Видимо, за время этой пересъемки я и открыл для себя в Марине не только прелестный типаж, способную молодую артистку, но уже серьезную, опытную и высокопрофессиональную актрису. Первый раз она сыграла сцену в истерическом припадке, в себе вызванном. Второй раз она сделала это уже как мастер.

Одну роль в кино может сыграть каждый, если найти внутреннюю связь, которая соединяет роль с актером. Вот почему я всегда ухожу от ответа, когда спрашивают после первой роли о будущем молодого актера. Будущее его зависит от многих привходящих обстоятельств, и поэтому здесь все всегда неясно. С Мариной все было ясно с первых шагов.
После «Монолога» она уехала в Москву, стала работать в Театре имени Моссовета, сыграла роль, которая как-то сразу прославила ее в театральной Москве. Потом перешла в «Современник», стала играть много и часто, иногда снималась в кино. Я видел, естественно, ее работы, что-то мне очень нравилось, что-то не нравилось совсем.

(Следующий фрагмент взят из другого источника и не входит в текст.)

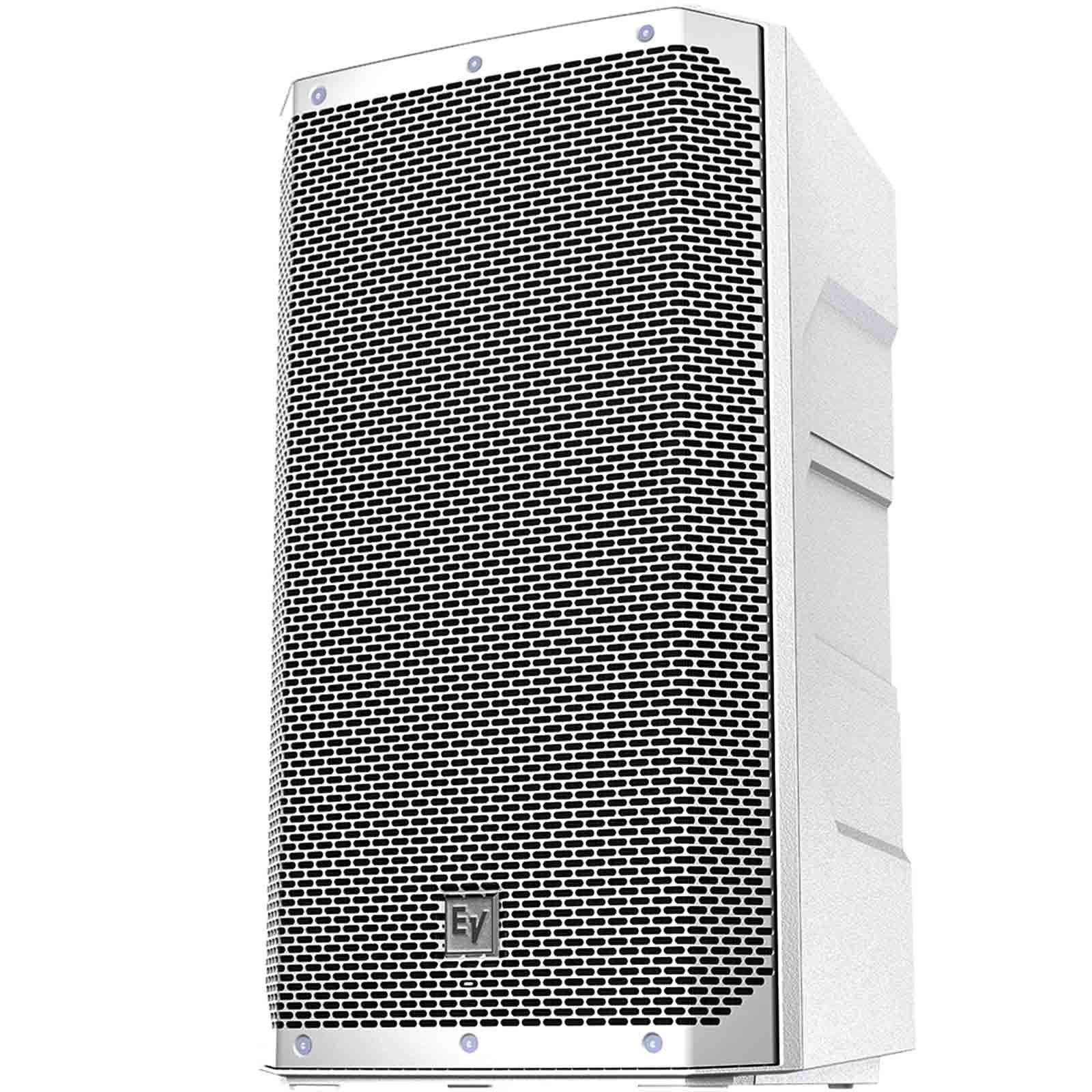 Electro-Voice ELX200-12P 12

У психологов есть понятие — амбивалентное чувство. Одного и того же человека можно любить и ненавидеть в одно и то же время. Актеров, которых я по-настоящему люблю, я могу ненавидеть до такой степени, что в глазах становится бело. Марина Неелова для меня — из этих актеров. В последнее время ее, на мой взгляд, нестерпимо, чрезмерно хвалят. «Великая трагическая актриса», «гениально сыграно», «энциклопедия женской души» — я это не придумываю, так в нынешнем году писали наши сдержанные на похвалу критики.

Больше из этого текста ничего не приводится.